**Yazılı Talep**
Brezilya maçı yazısında "Bu takım Arjantin’den" ifadesinden "illaki kendisini gösterecektir." ifadesine kadar uzanan bölümü, "Latin rüzgarı" yerine "Güney Amerika rüzgarı" gelecek biçimde güncelleyerek yeniden yazınız.

**Kaynaktan Alıntı**
4 Temmuz 2011 Pazartesi

Dominant Brezilya/Copa America Serisi

Başlıkta da belirttiğim gibi Brezilya Venezüela karşısında baştan sona baskın bir oyun sergiledi. Özellikle ilk yarı iyi organize olan bir takım hüviyetindeydiler. Ofans anlamında zaten Robinho,Neymar,Pato,Ganso gibi teknik yıldızlara defans hattındaki Lucio,Alves,Santos gibi üst düzey futbolcularda eklenince gerçek anlamda korkulası bir takım oluyor Brezilya.

Bahsettiğim isimlerin eksikliği skordan da anlaşılacağı gibi son vuruş eksikliğiydi. Takım oyunu olarak kopuk başlamalarına karşında maçın orta bölümünde toparlandılar ancak son bölümde yine koptular. Genel olarak Robinho’nun artık bencillikten sıyrılmış olması, Andre Santos’un üst düzey oyunu, Ganso’nun uzun pasları,Pato’nun harika top kontrolü akıllarda kalan genel şeylerdi. Ancak Neymar’a ayrı bir parantez açmakta fayda var. Bu adam gerçekten çok büyük yetenek. Ayağına her topu alması ve her hareketi öldürücü nitelikte. Bencillik yapmayıp kollektif oyun içinde kendine yer açması da ekstradan takım oyununa katkısı. Real’e gideceği konuşuluyor. Bu konuda sevinçliyim çünkü Mr.Derrida’nın elinde büyük bir zanaatkara dönüşecektir.

İlk yarıda Venezüela’nın atağı yok desek yeridir. Akılda kalan en önemli pozisyonlar; Pato’nun direkten dönen topu ve Robinho’nun boş kaleye yuvarlayacağı top ile kale arasına giren bir omuza rağmen verilmeyen bir penaltı… İkinci yarı da Venezüela açısından daha berbattı diyebiliriz. Oysaki Arango gibi bir oyuncunun bireysel olarak daha fazla iş yapıyor olması gerekirdi. Brezilya açısından da dişe dokunur bir iki pozisyon ya vardı ya yoktu desek yeridir. Dikkat çeken unsur Menezes’in top kendilerinde iken 3-5-2’ye dönüyor olması idi. Alves’i ortasahaya kaydırıyor hatta iç bölgelere sokuyordu. Gerçek şu ki gol atamasalar da hatta gerçek anlamda kötü oynasalar da bu takımdan yine de zevk alıyor olmam…

Bu takım Arjantin’den daha çok heyecan veriyor. Uzun zaman sonra bir süper starsız bu kupadalar ancak oyun itibari ile en çok heyecan veren takım yine Brezilya…

İlk maçlardan olsa gerek şu an kupada tat tuz yok. Bekleyelim. Latin rüzgarı illaki kendisini gösterecektir.

**Kayıtlı Veriler**
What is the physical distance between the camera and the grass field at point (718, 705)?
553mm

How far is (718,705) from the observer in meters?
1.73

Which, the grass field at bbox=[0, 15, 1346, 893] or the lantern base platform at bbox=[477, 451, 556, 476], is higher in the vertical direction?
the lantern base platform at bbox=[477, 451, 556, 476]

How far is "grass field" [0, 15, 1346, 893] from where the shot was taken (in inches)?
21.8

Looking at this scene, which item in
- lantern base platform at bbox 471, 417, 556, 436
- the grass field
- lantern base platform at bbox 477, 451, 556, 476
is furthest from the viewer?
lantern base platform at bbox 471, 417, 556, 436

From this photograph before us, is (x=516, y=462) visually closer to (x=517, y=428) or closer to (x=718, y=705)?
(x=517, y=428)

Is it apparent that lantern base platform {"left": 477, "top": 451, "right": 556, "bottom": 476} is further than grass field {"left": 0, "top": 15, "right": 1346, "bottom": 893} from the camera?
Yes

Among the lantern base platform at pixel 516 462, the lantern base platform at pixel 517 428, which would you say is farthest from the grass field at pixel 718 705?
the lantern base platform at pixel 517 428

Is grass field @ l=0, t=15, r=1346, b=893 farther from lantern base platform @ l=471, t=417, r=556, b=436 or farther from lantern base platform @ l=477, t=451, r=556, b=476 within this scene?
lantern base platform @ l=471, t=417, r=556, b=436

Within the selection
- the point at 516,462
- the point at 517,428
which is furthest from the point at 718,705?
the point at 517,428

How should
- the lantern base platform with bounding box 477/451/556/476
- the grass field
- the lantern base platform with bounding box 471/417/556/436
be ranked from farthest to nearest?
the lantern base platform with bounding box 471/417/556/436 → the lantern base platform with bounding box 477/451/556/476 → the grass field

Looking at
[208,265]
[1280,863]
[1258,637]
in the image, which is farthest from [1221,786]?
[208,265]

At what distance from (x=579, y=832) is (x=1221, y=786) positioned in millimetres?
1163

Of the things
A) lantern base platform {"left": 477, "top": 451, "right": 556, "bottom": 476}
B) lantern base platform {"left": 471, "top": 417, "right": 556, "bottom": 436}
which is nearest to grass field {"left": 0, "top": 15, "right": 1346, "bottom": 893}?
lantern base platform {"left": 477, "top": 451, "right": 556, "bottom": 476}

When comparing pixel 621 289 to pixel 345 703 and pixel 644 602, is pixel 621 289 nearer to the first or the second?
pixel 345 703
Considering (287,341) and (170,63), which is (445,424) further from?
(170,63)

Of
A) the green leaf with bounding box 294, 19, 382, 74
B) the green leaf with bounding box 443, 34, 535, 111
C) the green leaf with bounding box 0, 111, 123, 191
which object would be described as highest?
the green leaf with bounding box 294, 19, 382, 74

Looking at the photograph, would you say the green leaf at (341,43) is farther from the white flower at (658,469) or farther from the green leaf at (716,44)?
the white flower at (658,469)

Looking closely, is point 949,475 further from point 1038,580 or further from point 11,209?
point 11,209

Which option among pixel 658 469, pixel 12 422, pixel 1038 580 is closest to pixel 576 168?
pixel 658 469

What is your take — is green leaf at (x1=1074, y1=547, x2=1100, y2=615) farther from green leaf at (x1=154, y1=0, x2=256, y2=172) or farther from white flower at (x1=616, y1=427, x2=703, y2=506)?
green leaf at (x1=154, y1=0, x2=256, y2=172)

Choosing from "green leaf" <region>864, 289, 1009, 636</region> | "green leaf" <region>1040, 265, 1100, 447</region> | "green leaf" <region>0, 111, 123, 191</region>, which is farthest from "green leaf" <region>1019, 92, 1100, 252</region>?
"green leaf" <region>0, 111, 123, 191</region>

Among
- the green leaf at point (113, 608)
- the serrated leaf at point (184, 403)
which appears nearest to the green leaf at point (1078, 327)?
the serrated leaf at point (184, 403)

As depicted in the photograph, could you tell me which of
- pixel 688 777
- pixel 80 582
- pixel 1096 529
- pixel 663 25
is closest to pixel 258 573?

**Çözümlü Alıştırma**
Bu takım Arjantin’den daha çok heyecan veriyor. Uzun zaman sonra bir süper starsız bu kupadalar ancak oyun itibari ile en çok heyecan veren takım yine Brezilya…

İlk maçlardan olsa gerek şu an kupada tat tuz yok. Bekleyelim. Güney Amerika rüzgarı illaki kendisini gösterecektir.